Task statement:
Arrange every line of text in the records below as a JSON list of strings, with one string per line and blank lines omitted. Leave the pictures out of the answer.

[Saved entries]
━━━━━━━━━━━━━━━━

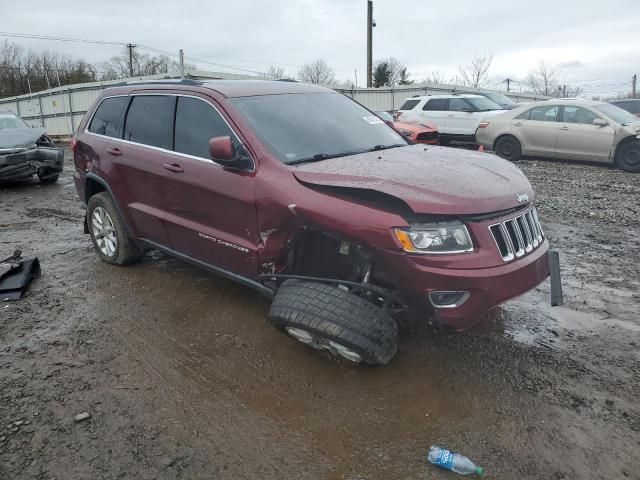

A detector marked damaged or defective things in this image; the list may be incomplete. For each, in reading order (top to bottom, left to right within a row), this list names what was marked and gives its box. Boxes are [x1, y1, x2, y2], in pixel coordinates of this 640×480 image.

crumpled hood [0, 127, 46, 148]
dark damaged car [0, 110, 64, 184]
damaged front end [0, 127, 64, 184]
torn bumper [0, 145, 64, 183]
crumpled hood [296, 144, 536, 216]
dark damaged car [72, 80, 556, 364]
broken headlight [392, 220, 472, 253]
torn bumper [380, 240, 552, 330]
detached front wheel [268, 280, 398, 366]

━━━━━━━━━━━━━━━━

Result of this task:
[
  "A detector marked damaged or defective things in this image; the list may be incomplete. For each, in reading order (top to bottom, left to right within a row), this list names what was marked and gives its box. Boxes are [x1, y1, x2, y2], in pixel coordinates of this 640×480 image.",
  "crumpled hood [0, 127, 46, 148]",
  "dark damaged car [0, 110, 64, 184]",
  "damaged front end [0, 127, 64, 184]",
  "torn bumper [0, 145, 64, 183]",
  "crumpled hood [296, 144, 536, 216]",
  "dark damaged car [72, 80, 556, 364]",
  "broken headlight [392, 220, 472, 253]",
  "torn bumper [380, 240, 552, 330]",
  "detached front wheel [268, 280, 398, 366]"
]